[Dataset content]:
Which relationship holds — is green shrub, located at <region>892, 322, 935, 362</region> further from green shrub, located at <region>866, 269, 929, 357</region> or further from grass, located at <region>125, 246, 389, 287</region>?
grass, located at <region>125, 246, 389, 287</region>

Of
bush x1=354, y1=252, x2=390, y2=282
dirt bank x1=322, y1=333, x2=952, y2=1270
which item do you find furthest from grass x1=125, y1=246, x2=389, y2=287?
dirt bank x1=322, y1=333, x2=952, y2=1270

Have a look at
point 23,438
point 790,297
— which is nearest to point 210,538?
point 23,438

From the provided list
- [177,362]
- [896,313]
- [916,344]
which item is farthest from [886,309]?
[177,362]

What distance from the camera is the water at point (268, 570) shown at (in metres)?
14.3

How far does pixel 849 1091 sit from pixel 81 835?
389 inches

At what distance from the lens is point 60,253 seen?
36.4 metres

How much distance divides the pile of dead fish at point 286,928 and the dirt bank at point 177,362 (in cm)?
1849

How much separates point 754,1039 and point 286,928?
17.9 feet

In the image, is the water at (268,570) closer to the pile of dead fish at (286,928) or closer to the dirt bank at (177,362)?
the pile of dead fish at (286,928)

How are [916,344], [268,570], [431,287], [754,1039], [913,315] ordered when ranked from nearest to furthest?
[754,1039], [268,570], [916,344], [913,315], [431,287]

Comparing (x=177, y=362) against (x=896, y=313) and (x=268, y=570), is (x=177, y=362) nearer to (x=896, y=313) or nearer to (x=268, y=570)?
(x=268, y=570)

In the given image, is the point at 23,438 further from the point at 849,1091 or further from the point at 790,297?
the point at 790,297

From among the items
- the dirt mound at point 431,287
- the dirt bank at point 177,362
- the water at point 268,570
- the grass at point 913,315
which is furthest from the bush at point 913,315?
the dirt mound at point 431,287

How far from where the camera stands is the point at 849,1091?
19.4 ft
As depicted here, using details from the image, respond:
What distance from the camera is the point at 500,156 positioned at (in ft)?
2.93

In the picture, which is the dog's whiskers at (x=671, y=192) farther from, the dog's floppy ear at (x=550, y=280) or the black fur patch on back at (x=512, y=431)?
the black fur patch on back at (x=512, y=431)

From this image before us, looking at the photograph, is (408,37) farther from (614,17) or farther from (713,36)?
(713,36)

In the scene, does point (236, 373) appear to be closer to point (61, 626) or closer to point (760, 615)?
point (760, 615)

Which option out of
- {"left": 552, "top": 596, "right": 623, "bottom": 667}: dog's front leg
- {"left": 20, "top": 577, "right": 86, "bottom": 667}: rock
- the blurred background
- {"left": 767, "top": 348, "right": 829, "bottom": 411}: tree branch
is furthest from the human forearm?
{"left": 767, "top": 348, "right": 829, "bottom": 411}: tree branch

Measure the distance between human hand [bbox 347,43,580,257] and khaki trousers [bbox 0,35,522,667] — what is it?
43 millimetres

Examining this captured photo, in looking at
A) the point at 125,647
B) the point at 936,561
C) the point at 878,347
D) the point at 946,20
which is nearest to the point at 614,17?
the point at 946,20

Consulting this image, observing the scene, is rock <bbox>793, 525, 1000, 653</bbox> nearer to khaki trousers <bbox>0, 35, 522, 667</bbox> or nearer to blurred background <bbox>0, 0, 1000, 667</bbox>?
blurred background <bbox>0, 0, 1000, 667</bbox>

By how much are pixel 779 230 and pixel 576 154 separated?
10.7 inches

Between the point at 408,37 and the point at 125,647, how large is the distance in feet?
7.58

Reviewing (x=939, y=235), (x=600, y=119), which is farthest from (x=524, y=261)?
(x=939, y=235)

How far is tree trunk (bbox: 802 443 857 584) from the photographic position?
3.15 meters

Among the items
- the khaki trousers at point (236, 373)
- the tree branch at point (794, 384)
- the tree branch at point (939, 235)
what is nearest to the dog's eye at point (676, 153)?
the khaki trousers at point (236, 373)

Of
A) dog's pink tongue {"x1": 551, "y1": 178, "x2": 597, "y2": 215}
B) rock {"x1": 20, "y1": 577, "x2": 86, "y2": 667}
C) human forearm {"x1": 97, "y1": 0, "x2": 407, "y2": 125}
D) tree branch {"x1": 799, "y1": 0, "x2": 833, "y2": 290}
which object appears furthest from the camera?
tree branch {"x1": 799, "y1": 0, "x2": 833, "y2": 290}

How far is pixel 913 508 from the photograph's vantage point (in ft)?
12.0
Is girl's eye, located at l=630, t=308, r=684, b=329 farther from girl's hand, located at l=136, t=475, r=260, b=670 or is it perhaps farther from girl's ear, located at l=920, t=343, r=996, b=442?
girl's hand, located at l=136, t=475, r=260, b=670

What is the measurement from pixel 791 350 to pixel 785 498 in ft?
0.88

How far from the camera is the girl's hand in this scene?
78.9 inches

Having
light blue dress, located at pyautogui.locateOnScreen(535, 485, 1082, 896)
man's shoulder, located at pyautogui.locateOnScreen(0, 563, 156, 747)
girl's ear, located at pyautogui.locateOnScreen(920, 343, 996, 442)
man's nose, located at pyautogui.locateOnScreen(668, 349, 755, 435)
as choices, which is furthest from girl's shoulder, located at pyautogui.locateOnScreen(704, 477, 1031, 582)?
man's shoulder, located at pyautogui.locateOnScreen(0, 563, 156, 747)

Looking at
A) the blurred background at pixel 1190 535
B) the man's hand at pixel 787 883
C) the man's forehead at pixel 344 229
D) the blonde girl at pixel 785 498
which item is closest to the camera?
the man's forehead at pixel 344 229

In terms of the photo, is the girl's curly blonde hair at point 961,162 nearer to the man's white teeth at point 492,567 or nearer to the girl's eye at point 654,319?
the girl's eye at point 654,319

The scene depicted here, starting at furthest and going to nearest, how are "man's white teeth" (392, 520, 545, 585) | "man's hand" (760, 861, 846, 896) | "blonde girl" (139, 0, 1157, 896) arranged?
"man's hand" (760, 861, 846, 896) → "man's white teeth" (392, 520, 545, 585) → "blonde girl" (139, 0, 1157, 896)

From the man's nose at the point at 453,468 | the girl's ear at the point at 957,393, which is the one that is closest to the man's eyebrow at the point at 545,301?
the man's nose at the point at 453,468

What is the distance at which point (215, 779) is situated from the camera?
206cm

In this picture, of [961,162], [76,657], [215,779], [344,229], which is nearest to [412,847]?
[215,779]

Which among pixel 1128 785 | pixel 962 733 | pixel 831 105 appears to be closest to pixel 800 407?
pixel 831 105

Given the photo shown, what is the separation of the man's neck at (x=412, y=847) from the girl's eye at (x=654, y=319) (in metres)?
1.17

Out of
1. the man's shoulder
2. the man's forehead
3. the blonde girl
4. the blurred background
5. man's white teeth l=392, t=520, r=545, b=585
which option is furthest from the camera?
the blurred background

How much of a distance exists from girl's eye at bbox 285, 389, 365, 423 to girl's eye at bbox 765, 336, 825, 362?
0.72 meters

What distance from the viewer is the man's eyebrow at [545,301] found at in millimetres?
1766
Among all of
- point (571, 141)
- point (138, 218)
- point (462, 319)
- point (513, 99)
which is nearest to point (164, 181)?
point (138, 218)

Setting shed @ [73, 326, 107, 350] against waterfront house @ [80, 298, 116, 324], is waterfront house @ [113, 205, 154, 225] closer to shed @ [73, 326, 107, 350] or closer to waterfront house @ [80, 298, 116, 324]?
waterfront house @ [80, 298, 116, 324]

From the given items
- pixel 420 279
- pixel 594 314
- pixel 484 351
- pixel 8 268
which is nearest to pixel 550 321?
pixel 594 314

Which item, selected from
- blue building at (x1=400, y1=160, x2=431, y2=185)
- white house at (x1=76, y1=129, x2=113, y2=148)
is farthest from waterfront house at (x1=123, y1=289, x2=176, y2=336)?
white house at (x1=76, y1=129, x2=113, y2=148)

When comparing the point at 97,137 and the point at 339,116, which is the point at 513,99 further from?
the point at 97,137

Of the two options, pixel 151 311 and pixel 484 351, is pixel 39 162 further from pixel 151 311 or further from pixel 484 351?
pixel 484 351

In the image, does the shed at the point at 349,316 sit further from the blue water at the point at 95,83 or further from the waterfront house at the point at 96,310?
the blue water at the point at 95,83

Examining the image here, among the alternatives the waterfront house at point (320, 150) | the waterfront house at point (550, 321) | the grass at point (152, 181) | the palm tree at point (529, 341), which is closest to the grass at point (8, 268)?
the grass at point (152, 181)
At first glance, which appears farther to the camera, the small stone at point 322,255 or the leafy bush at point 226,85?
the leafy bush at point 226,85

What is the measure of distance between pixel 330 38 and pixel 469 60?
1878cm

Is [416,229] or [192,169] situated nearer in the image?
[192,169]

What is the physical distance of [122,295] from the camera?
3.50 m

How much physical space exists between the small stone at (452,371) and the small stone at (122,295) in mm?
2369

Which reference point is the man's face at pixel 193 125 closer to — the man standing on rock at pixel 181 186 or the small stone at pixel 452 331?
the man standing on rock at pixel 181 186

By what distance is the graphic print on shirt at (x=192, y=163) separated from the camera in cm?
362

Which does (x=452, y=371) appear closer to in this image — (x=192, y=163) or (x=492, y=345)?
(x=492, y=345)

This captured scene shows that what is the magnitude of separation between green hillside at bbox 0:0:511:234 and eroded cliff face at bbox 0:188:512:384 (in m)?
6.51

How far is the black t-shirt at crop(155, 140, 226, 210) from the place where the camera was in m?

[What is being asked]: Give back, exactly as written, the lines from the one with "Of the two options, pixel" to the last line.

[Answer for this exercise]:
Of the two options, pixel 151 311 and pixel 484 351, is pixel 39 162 further from pixel 151 311 or further from pixel 484 351?
pixel 484 351

In the image, does the shed at the point at 349,316 sit further from the blue water at the point at 95,83 or further from the waterfront house at the point at 96,310?
the blue water at the point at 95,83

Examining the image here, among the alternatives the waterfront house at point (320, 150) | the waterfront house at point (550, 321) | the grass at point (152, 181) | the palm tree at point (529, 341), which is closest to the grass at point (8, 268)?
the grass at point (152, 181)
At first glance, which appears farther to the camera, the small stone at point 322,255 or the leafy bush at point 226,85?
the leafy bush at point 226,85

What is the measure of distance between pixel 330 38 and pixel 469 60?
1878cm

Is [416,229] or [192,169] situated nearer in the image?
[192,169]

What is the physical distance of [122,295] from the camera?
3.50 m

How much physical space exists between the small stone at (452,371) and the small stone at (122,295) in mm?
2369

Which reference point is the man's face at pixel 193 125 closer to — the man standing on rock at pixel 181 186 or the small stone at pixel 452 331?
the man standing on rock at pixel 181 186

By what distance is the graphic print on shirt at (x=192, y=163) separated from the camera in cm?
362

Which does (x=452, y=371) appear closer to in this image — (x=192, y=163) or (x=492, y=345)?
(x=492, y=345)

This captured scene shows that what is the magnitude of separation between green hillside at bbox 0:0:511:234 and eroded cliff face at bbox 0:188:512:384 (in m)?
6.51

How far is the black t-shirt at crop(155, 140, 226, 210) from the place where the camera was in m?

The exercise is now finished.